On Saturday, my college roommate drove up from Dallas for a ladies’ day. Her sister attends the University of Texas, so for her, it was a two-for-one deal. We started off the day at a luxury outdoor shopping area called The Domain, which is a real novelty to someone who has to walk a dozen blocks to hit up one retail store, let alone a whole block of them. It’s kind of a sick, twisted, New York thing – getting so excited to see Lululemon, next to Anthropologie, next to Madewell, but upon going inside, saying to yourself, “I have all of this at home,” and leaving, knowing you’ll never actually make it there at home, because it’s just too damn far.
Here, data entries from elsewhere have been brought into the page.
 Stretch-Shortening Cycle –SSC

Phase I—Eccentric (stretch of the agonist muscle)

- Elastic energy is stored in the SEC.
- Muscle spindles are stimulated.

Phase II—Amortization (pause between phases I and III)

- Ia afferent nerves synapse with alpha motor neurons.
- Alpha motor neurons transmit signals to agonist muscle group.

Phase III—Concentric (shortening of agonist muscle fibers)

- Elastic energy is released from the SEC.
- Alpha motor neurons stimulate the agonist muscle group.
Looking for something a little more “local,” we then headed to the main drag of South Congress Avenue; an area that I understand best embodies the plea to “Keep Austin Weird.” I noticed the struggle, with institutions of vintage stores housed next to upscale boutiques, and food trailers competing with oyster bars. I hate mentioning Brooklyn here, because those who disdain the gentrification of Brooklyn are the same breed that has a major problem with the direction that Austin could be heading. I hate comparing the two, especially because Austin feels authentically “weird,” the good way, in stark contrast to those aspects of Brooklyn that are forcefully “weird” in an ironic way (read: the guy with a handlebar mustache riding a unicycle through Greenpoint – like, why not just get another wheel?). As a vintage digger and lover of people expressing their true selves via wacky clothing and facial piercings (whom I would never have the balls to dress like but totally appreciate the art of it all), I loved every block of it. We indulged in Mexican vanilla ice cream at Amy’s Ice Creams, and there was no $12 pickled produce in sight.
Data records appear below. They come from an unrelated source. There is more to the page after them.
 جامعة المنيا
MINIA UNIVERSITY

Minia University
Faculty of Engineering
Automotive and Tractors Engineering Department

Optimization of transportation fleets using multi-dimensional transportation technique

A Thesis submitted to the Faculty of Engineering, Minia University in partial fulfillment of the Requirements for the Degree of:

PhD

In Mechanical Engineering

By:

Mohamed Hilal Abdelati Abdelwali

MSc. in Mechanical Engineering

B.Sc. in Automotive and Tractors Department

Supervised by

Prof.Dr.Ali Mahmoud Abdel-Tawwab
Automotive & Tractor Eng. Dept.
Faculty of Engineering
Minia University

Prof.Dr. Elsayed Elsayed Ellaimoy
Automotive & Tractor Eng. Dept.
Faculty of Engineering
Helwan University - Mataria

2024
So instead, we met back up with my husband downtown and discovered Rainey Street, where mixed-style homes effectively operate as the most legit block party ever, because the houses are now bars. Mentally relocating to 2002, we of course wanted to party in the nicest house on the block, so we chose Icenhauer’s, a renovated, modern spot that seemed more Malibu than Austin. I personally felt like Lauren Conrad on The Hills, which in secretly trying to relive my own big-state-school college nights, was awesome.
We only had a little over two days in town, and like most unfamiliar places, it certainly wasn’t enough time to do everything. We were too busy gorging to enjoy the live music scene, which is apparently the best around. But it gives us a reason to go back for more: more amazing meals, more time with friends, and more “weird.”